[STATED GOAL]
Update the listing below by replacing "in feet" with "in ft" everywhere, leaving everything else unchanged. Leave the pictures out of your answer.

**** STORED ROWS ****

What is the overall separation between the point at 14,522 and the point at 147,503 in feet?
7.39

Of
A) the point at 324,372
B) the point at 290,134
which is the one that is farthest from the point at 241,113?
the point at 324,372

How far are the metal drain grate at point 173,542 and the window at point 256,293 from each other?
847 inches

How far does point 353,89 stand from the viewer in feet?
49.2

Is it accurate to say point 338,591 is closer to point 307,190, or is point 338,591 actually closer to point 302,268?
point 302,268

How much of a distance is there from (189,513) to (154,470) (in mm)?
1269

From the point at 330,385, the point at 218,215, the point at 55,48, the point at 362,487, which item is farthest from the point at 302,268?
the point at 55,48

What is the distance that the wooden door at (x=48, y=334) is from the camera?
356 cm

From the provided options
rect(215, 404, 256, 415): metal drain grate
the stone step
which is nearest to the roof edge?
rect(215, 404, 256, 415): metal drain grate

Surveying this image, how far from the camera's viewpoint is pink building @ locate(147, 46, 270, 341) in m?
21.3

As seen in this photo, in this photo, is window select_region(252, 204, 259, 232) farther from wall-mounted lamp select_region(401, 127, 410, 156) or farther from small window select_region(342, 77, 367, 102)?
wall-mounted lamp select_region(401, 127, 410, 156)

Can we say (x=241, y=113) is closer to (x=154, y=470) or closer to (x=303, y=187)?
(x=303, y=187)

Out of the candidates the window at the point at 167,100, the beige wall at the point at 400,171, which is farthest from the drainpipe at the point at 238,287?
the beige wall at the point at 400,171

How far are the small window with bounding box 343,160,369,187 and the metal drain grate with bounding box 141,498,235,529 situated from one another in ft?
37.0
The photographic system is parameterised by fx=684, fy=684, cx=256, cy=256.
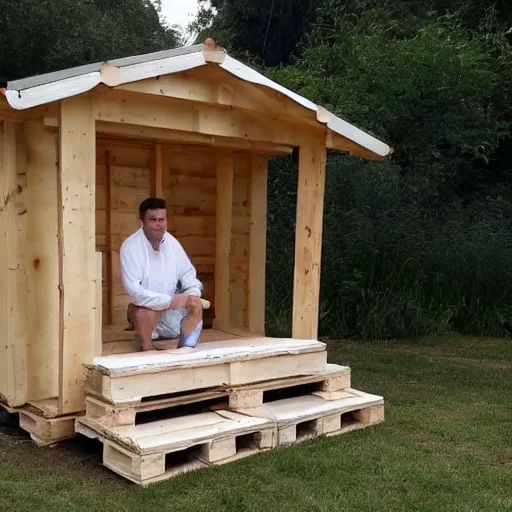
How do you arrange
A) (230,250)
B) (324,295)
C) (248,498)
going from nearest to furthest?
(248,498)
(230,250)
(324,295)

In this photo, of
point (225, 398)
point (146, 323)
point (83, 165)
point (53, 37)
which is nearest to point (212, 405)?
point (225, 398)

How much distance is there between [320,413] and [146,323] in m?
1.53

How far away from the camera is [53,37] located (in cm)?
1562

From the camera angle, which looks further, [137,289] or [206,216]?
[206,216]

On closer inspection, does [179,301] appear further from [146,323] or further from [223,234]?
[223,234]

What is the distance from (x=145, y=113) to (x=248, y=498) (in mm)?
2848

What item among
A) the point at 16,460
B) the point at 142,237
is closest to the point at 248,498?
the point at 16,460

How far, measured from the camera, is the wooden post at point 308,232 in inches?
240

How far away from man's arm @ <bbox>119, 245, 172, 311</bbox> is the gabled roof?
144 centimetres

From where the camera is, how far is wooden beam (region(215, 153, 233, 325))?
296 inches

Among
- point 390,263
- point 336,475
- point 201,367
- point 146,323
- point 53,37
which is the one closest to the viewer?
point 336,475

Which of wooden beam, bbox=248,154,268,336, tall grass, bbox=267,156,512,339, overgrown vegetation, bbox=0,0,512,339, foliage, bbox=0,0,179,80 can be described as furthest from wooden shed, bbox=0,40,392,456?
foliage, bbox=0,0,179,80

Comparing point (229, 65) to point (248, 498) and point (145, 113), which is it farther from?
point (248, 498)

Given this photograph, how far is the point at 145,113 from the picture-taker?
16.9 ft
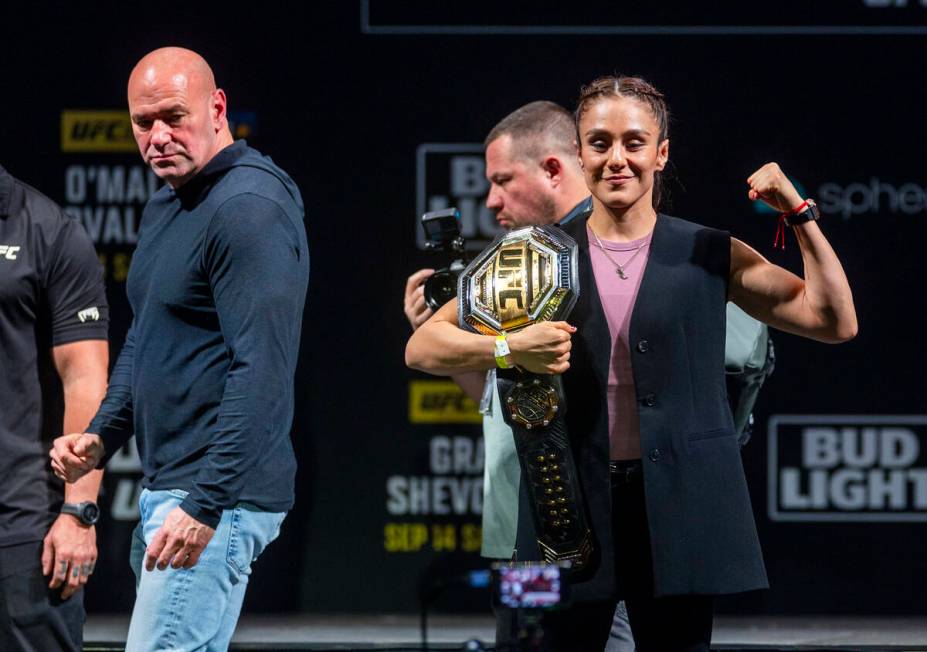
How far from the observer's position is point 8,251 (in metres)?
2.76

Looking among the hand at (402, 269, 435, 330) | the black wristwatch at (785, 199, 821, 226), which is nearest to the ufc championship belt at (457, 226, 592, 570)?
the black wristwatch at (785, 199, 821, 226)

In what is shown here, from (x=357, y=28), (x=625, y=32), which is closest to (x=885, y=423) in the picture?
(x=625, y=32)

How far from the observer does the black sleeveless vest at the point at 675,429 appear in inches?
85.8

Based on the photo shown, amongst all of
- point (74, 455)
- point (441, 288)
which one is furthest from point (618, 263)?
point (74, 455)

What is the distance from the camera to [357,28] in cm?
452

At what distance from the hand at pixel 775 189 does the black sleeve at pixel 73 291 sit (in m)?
1.43

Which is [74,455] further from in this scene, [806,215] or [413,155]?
[413,155]

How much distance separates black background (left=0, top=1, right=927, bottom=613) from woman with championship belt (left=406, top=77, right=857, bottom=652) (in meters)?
2.23

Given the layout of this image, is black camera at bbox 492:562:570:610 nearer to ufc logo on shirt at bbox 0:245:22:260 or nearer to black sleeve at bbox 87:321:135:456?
black sleeve at bbox 87:321:135:456

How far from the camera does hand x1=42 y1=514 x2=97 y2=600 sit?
2754 mm

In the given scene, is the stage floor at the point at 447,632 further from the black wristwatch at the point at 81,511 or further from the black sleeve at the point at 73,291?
the black sleeve at the point at 73,291

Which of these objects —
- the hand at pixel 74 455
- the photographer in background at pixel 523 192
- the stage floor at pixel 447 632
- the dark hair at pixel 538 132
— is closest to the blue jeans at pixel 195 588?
the hand at pixel 74 455

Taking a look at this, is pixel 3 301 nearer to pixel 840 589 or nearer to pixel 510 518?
pixel 510 518

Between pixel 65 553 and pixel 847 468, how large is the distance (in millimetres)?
2656
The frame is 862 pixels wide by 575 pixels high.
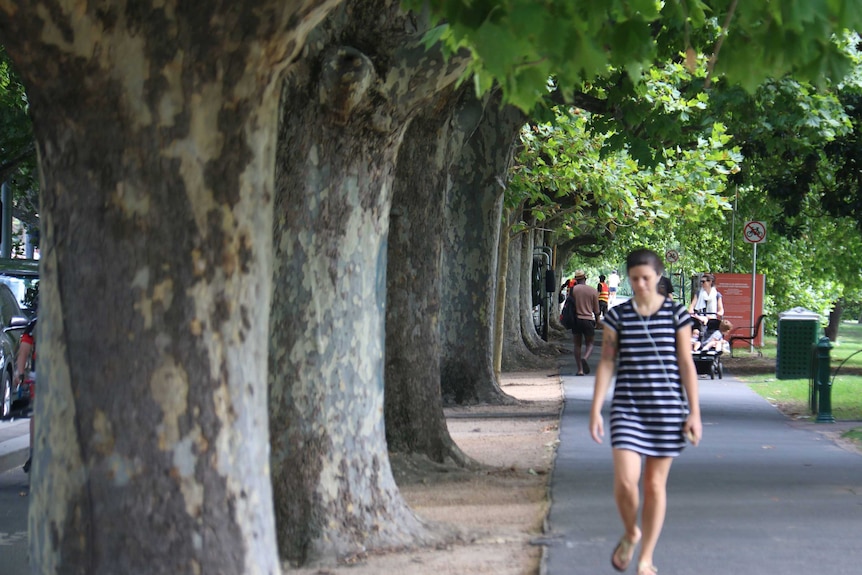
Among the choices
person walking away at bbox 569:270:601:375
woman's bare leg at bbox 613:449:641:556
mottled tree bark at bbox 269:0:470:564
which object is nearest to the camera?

****

[ANSWER FOR THIS EXERCISE]
What is the overall separation between the point at 14,522 and the point at 147,503 in ft?
7.39

Of
A) the point at 324,372
B) the point at 290,134
which is the one that is farthest from the point at 241,113?
the point at 324,372

How far are the metal drain grate at point 173,542 and the window at point 256,293 from each other?
847 inches

How far does point 353,89 stand from the viewer in ft?
49.2

Is it accurate to say point 338,591 is closer to point 307,190, or is point 338,591 actually closer to point 302,268?
point 302,268

How much of a distance is there from (189,513) to (154,470) (in mm)?
1269

From the point at 330,385, the point at 218,215, the point at 55,48, the point at 362,487, which item is farthest from the point at 302,268?
the point at 55,48

What is the distance that the wooden door at (x=48, y=334) is from the camera?
356 cm

From the provided options
rect(215, 404, 256, 415): metal drain grate
the stone step
which is nearest to the roof edge?
rect(215, 404, 256, 415): metal drain grate

Surveying this image, how far from the camera's viewpoint is pink building @ locate(147, 46, 270, 341) in m?
21.3

As seen in this photo, in this photo, is window select_region(252, 204, 259, 232) farther from wall-mounted lamp select_region(401, 127, 410, 156) or farther from small window select_region(342, 77, 367, 102)?
wall-mounted lamp select_region(401, 127, 410, 156)

Can we say (x=241, y=113) is closer to (x=154, y=470) or closer to (x=303, y=187)?
(x=303, y=187)

Out of the candidates the window at the point at 167,100, the beige wall at the point at 400,171, which is farthest from the drainpipe at the point at 238,287?
the beige wall at the point at 400,171

How far are the small window with bounding box 343,160,369,187 and the metal drain grate with bounding box 141,498,235,529 situated from one another in ft?
37.0
The photographic system is parameterised by fx=684, fy=684, cx=256, cy=256.
How do you arrange
A) (230,250)
B) (324,295)
C) (248,498)
going from nearest to furthest?
(248,498)
(230,250)
(324,295)

In this photo, of
point (225, 398)
point (146, 323)
point (83, 165)
point (53, 37)
which is nearest to point (212, 405)?
point (225, 398)

How much distance is there between [320,413] and [146,323] in m?
1.53

How far away from the camera is [53,37] located (in cm)?
1562

From the camera angle, which looks further, [137,289] or [206,216]?
[206,216]

On closer inspection, does [179,301] appear further from [146,323] or further from [223,234]?
[223,234]

What is the distance from (x=145, y=113) to (x=248, y=498) (in mm)?
2848

What item among
A) the point at 16,460
B) the point at 142,237
is closest to the point at 248,498?
the point at 16,460

How far, measured from the camera, is the wooden post at point 308,232 in inches?
240

How far away from man's arm @ <bbox>119, 245, 172, 311</bbox> is the gabled roof?
144 centimetres

From where the camera is, how far is wooden beam (region(215, 153, 233, 325))?
296 inches

Among
- point 390,263
- point 336,475
- point 201,367
- point 146,323
- point 53,37
which is the one closest to the viewer?
point 336,475

Which of wooden beam, bbox=248,154,268,336, tall grass, bbox=267,156,512,339, overgrown vegetation, bbox=0,0,512,339, foliage, bbox=0,0,179,80 can be described as furthest from wooden shed, bbox=0,40,392,456?
foliage, bbox=0,0,179,80

Comparing point (229, 65) to point (248, 498) and point (145, 113), which is it farther from?
point (248, 498)

Given this photograph, how far is the point at 145,113 from the picture-taker?
16.9 ft
How far from the observer's position is point 8,251 (in metres)?
2.76

Looking among the hand at (402, 269, 435, 330) | the black wristwatch at (785, 199, 821, 226), which is nearest to the ufc championship belt at (457, 226, 592, 570)?
the black wristwatch at (785, 199, 821, 226)

In what is shown here, from (x=357, y=28), (x=625, y=32), which is closest to (x=885, y=423) in the picture?
(x=625, y=32)

How far from the observer does the black sleeveless vest at the point at 675,429 appear in inches?
85.8

Based on the photo shown, amongst all of
- point (74, 455)
- point (441, 288)
which one is furthest from point (618, 263)?
point (74, 455)

What is the distance from the camera to [357,28] in cm?
452

At what distance from the hand at pixel 775 189 does the black sleeve at pixel 73 291 sit (in m)?
1.43

Which is [74,455] further from in this scene, [806,215] or [413,155]?
[413,155]

How much distance separates black background (left=0, top=1, right=927, bottom=613) from woman with championship belt (left=406, top=77, right=857, bottom=652) (in meters)?
2.23

Given the layout of this image, is black camera at bbox 492:562:570:610 nearer to ufc logo on shirt at bbox 0:245:22:260 or nearer to black sleeve at bbox 87:321:135:456?
black sleeve at bbox 87:321:135:456

How far from the camera does hand x1=42 y1=514 x2=97 y2=600 sit?
2754 mm

In the given scene, is the stage floor at the point at 447,632 further from the black wristwatch at the point at 81,511 or further from the black sleeve at the point at 73,291?
the black sleeve at the point at 73,291

Which of these objects —
- the hand at pixel 74 455
- the photographer in background at pixel 523 192
- the stage floor at pixel 447 632
- the dark hair at pixel 538 132
— is closest to the blue jeans at pixel 195 588?
the hand at pixel 74 455

Taking a look at this, is pixel 3 301 nearer to pixel 840 589 or nearer to pixel 510 518?
pixel 510 518

Between pixel 65 553 and pixel 847 468, how large is the distance (in millimetres)?
2656
The frame is 862 pixels wide by 575 pixels high.
Among the choices
person walking away at bbox 569:270:601:375
woman's bare leg at bbox 613:449:641:556
mottled tree bark at bbox 269:0:470:564
which object is nearest to the camera?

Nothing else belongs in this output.